I agree totally. Its like a bootlegger who buys beer or spirits and resells it...
This practice is illegal and so should scalping. But for legislation to be put in place for this would be tough indeed. lets start lobbying.


----------



## NB_Terry (Feb 2, 2006)

Ebay says it's against the rules, but they're profitting from it as well, in the form of Final Auction fees. Ebay also profits on all the bootleg cds and dvds on their site. 

Ticketmaster is starting to run their own auctions for tickets as well, and bands are getting in on it by starting "fan clubs" with annual fees, and this gives the "fans" first access to tickets. Most of these fans are probably scalpers grabbing up all the tickets. 

If you've missed out on tickets, keep an eye on the newsgroups for your city and perhaps Craigslist. I used to work at a large company, that had an intranet bulletin board, and tickets for events and concert tickets were always to be found at face value, or below.


----------



## Xanadu (Feb 3, 2006)

Personally, I blame the concert venue/band manager. If they didnt want there to be a black market for tickets they would raise the supply, there will always be a black market for something if the demand is higher than the supply.


----------



## J S Moore (Feb 18, 2006)

Xanadu said:


> Personally, I blame the concert venue/band manager. If they didnt want there to be a black market for tickets they would raise the supply, there will always be a black market for something if the demand is higher than the supply.
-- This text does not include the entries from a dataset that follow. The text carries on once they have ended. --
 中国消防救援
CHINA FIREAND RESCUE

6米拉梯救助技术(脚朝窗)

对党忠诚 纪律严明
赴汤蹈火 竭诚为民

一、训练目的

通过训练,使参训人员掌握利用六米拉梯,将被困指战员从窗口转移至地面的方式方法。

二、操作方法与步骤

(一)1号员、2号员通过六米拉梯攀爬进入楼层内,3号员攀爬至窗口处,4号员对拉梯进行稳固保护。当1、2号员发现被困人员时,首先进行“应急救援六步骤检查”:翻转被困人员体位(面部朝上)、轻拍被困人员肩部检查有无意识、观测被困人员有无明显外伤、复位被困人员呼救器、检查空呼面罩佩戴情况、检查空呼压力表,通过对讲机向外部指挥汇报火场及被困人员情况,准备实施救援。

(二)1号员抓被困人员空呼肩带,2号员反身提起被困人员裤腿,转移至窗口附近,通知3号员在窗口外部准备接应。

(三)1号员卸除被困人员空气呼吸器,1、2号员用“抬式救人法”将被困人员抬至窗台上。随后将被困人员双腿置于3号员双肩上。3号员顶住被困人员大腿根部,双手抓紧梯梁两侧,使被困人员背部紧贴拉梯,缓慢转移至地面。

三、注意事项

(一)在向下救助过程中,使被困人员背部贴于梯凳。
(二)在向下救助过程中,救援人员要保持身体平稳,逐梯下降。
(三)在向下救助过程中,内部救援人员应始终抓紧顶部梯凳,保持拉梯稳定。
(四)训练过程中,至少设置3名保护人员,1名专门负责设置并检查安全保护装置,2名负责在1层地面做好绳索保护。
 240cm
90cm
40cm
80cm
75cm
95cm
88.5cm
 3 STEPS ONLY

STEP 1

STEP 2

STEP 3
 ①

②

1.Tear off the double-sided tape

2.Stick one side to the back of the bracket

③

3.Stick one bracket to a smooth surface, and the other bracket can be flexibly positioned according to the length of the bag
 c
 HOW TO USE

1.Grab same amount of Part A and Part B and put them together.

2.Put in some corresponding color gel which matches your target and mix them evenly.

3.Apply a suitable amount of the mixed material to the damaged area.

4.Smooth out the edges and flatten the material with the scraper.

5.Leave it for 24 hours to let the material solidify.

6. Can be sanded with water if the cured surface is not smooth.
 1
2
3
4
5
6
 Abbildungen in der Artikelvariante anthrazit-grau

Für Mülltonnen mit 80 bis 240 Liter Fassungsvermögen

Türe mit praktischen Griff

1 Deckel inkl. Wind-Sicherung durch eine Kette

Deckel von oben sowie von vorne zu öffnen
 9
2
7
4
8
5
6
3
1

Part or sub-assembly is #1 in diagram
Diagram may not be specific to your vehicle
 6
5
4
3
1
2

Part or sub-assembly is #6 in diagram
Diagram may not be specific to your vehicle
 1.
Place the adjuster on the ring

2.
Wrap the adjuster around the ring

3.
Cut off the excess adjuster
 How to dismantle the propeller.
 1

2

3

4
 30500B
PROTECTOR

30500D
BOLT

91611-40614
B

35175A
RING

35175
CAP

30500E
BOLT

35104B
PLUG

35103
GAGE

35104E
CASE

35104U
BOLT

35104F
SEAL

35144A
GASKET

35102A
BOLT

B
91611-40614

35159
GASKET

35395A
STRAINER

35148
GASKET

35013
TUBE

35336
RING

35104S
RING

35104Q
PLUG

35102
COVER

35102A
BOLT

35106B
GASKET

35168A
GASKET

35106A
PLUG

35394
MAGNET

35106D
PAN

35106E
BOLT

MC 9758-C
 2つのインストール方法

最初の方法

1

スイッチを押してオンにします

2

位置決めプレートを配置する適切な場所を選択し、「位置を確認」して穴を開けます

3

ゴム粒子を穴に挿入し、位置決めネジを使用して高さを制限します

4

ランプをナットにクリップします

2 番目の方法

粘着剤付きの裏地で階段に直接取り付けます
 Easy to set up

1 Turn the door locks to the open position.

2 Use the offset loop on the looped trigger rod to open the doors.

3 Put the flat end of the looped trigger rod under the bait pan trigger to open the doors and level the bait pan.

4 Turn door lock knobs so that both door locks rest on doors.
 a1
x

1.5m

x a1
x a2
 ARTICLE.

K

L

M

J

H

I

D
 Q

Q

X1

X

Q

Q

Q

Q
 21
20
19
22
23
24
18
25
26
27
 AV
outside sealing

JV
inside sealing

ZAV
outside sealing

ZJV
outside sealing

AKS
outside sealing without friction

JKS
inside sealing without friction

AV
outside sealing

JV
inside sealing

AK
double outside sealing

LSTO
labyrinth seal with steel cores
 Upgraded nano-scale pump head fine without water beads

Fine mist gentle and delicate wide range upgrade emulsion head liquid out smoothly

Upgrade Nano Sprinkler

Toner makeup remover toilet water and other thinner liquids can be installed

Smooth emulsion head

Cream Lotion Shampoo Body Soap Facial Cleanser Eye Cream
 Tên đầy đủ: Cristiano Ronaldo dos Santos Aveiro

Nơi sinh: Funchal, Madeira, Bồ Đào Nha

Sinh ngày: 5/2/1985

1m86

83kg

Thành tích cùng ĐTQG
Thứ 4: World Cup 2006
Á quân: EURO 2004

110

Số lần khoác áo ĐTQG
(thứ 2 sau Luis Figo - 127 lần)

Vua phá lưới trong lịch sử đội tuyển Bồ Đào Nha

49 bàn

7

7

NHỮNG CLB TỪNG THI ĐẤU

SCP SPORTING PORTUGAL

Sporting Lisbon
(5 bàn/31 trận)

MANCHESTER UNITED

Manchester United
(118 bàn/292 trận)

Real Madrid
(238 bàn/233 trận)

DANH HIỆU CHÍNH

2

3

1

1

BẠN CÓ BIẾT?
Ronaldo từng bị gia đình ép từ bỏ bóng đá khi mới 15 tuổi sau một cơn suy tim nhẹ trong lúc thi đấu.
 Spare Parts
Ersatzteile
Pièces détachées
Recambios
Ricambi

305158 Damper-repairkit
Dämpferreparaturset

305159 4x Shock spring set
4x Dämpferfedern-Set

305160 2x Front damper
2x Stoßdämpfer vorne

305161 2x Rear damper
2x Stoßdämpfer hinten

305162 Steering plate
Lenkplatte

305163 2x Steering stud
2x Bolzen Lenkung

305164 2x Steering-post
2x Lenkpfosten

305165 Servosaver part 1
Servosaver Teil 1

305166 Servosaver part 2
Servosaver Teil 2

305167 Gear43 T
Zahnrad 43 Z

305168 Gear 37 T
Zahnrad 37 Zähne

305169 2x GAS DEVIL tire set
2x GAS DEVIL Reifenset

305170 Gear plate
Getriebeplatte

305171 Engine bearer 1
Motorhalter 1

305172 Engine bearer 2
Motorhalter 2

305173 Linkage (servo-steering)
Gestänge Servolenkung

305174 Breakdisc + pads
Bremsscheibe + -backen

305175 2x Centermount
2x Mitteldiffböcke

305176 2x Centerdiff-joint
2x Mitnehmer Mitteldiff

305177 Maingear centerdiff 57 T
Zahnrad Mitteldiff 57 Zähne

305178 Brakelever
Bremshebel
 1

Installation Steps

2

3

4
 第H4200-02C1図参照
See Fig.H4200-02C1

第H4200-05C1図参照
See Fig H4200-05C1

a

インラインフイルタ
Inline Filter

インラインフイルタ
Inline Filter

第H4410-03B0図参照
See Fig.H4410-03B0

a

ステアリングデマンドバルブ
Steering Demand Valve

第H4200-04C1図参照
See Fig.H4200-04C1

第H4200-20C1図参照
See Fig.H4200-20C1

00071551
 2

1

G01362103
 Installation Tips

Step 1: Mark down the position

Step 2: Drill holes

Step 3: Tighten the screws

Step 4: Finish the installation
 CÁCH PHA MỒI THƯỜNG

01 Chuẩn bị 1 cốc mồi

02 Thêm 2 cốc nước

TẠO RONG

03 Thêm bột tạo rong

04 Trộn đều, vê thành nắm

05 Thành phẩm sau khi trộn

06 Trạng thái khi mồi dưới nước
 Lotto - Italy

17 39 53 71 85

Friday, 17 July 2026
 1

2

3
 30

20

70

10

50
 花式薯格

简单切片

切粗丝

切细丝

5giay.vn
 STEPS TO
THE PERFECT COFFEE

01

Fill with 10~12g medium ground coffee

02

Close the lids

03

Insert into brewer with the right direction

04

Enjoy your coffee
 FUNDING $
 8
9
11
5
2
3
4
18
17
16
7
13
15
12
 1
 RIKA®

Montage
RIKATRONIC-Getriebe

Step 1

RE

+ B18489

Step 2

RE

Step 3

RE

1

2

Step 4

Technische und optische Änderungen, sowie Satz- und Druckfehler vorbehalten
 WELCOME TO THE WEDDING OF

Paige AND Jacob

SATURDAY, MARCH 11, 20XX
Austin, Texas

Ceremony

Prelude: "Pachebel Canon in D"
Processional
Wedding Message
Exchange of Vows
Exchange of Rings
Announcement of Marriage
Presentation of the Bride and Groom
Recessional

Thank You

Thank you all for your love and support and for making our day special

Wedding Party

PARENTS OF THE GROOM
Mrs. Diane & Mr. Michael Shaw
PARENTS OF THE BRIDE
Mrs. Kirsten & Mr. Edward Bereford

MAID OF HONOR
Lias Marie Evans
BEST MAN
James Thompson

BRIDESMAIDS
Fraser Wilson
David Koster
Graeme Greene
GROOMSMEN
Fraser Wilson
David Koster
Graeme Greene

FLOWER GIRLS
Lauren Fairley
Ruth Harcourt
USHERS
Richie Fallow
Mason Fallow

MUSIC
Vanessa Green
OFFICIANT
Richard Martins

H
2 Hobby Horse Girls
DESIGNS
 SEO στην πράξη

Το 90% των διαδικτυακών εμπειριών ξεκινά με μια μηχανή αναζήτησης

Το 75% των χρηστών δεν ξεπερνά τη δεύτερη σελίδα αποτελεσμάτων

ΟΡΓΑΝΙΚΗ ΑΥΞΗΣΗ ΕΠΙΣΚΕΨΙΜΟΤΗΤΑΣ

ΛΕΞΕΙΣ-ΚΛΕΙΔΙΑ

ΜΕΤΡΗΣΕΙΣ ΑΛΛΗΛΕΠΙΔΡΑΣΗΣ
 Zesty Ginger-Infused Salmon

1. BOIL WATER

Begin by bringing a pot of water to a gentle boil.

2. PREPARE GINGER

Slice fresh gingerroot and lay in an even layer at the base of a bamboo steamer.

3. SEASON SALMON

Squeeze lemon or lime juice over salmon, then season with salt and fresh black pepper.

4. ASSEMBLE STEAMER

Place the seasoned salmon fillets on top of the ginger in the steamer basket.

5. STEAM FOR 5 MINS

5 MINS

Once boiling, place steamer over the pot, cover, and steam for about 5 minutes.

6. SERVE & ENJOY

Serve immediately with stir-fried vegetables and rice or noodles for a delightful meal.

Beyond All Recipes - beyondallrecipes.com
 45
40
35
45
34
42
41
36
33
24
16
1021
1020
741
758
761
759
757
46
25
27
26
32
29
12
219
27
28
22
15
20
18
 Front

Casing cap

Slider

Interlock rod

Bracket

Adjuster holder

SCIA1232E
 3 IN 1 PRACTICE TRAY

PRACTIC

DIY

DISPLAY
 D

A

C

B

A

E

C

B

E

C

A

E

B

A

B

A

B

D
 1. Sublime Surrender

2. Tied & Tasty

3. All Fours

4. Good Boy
When you have a 1,000 seat venue it's kind of hard to raise supply. Adding seats is a major undertaking and selling more tickets than seats constitutes fraud. Bands are booked into venues of the appropriate size for their demand and for the most part it works, unless someone screws up on their estimate.

That's why you'll never see Teenage Head at the ACC.


----------



## rippinglickfest (Jan 1, 2006)

*Scalpers*



jroberts said:


> It _is_ illegal in most jurisidictions. Enforcement is the issue, not having the laws on the books.


So its more of a hindrance to the authorities and more trouble than its worth?


----------



## J S Moore (Feb 18, 2006)

One way to overcome the problem is not to have physical tickets. There could be a photo card that the tickets are attached to. Or it could be first come first serve with a hand stamp that has the section and seat on it. Either one of those would eliminate it, but it would probably cause more problems.


----------